§ **TAREFAS PROPOSTAS**
**1)** Identifique, no texto sobre a compra da casa própria, todos os nomes de rua, cidade e bairro citados.
**2)** Prossiga a redação do texto sobre a compra da casa própria, começando logo após o último parágrafo apresentado.

§ **TRECHO SELECIONADO**
___
Casa própria: sonho ou pesadelo?

Há vinte anos comprei uma casa. Tinha dois filhos para criar e, com toda a despesa doméstica dependendo do meu único salário de professora da UFRN, tive que apertar muito o cinto para juntar o dinheiro da entrada e conseguir o financiamento pela Caixa Econômica Federal. Comprei esta casa que muitos dos meus leitores e amigos conhecem, na rua Neuza Farache, em Natal, no bairro de Capim Macio. O bairro era inóspito, pouco habitado, sem calçamento nem infra-estrutura (ainda não tem calçamento nem rede de esgotos na minha rua, vinte anos depois).

No início, foi um sufoco para conseguir pagar as prestações. Com dois filhos em colégio particular – todo mundo sabe que o ensino público é de qualidade duvidosa – quase nunca sobrava dinheiro para nada, mas eu fazia de tudo para não atrasar as prestações, pagas religiosamente todo dia 28 de cada mês. Meu fundo de garantia também foi todo usado para abater o saldo devedor.
___
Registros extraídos
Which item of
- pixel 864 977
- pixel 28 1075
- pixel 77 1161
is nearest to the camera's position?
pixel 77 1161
___
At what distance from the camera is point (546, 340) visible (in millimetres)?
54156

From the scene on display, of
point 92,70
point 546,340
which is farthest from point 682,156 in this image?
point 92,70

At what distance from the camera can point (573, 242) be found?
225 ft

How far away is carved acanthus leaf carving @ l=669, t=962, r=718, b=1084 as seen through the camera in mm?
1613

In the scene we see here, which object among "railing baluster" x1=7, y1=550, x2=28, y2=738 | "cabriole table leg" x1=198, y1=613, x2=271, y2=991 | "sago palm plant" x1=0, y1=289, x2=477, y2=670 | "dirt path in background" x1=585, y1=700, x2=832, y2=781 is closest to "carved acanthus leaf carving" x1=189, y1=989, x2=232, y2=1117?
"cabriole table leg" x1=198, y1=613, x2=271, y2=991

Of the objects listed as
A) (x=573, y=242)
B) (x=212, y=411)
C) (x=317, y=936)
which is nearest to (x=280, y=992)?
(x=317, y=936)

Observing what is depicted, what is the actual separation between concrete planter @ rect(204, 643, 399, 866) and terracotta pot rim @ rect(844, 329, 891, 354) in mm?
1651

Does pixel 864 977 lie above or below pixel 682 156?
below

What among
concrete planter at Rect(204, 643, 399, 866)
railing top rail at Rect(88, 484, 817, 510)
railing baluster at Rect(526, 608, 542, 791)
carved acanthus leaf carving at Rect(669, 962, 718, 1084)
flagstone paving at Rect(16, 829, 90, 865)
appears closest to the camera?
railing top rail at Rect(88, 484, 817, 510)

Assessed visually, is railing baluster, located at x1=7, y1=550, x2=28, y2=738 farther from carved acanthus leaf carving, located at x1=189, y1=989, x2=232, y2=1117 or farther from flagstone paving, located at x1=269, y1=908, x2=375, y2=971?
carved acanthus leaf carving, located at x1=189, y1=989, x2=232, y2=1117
___
§ **RESULTADOS DO EXERCÍCIO**
**1)** rua Neuza Farache; Natal; Capim Macio

**2)**
Vinte anos se passaram. Então, ao final dos chamados 240 meses de financiamento, uns dias antes de vencer a última prestação, liguei para a Caixa Econômica para saber qual era o procedimento. A funcionária que me atendeu disse que a Caixa iria analisar o meu contrato e dentro de 30 dias entraria em contato comigo para dar a baixa na hipoteca da casa, se estivesse tudo direitinho; ou me chamar para conversar se houvesse alguma pendência.

Mas não foi isso que aconteceu. Quinze dias depois do telefonema recebi pelo correio um boleto para pagar o “resíduo” do saldo devedor, no valor de R$ 458.314,19 (quatrocentos e cinqüenta e oito mil trezentos e catorze reais e dezenove centavos) e que a Caixa estava refinanciando para mim em 108 (cento e oito) prestações de R$ 8.237.97 (oito mil duzentos e trinta e sete reais e noventa e sete centavos) cada uma. A primeira vence agora em 28 de fevereiro.

Você ficou de boca aberta? Pois eu também fiquei.

Eu sabia que alguns contratos tinham esse problema do tal “resíduo” do saldo devedor, mas nunca imaginei que a coisa chegasse a um nível tão absurdo. Sou aposentada da UFRN, e a minha aposentadoria é menos da metade da pretendida prestação de forma que, nem se eu quisesse pagar, poderia fazê-lo.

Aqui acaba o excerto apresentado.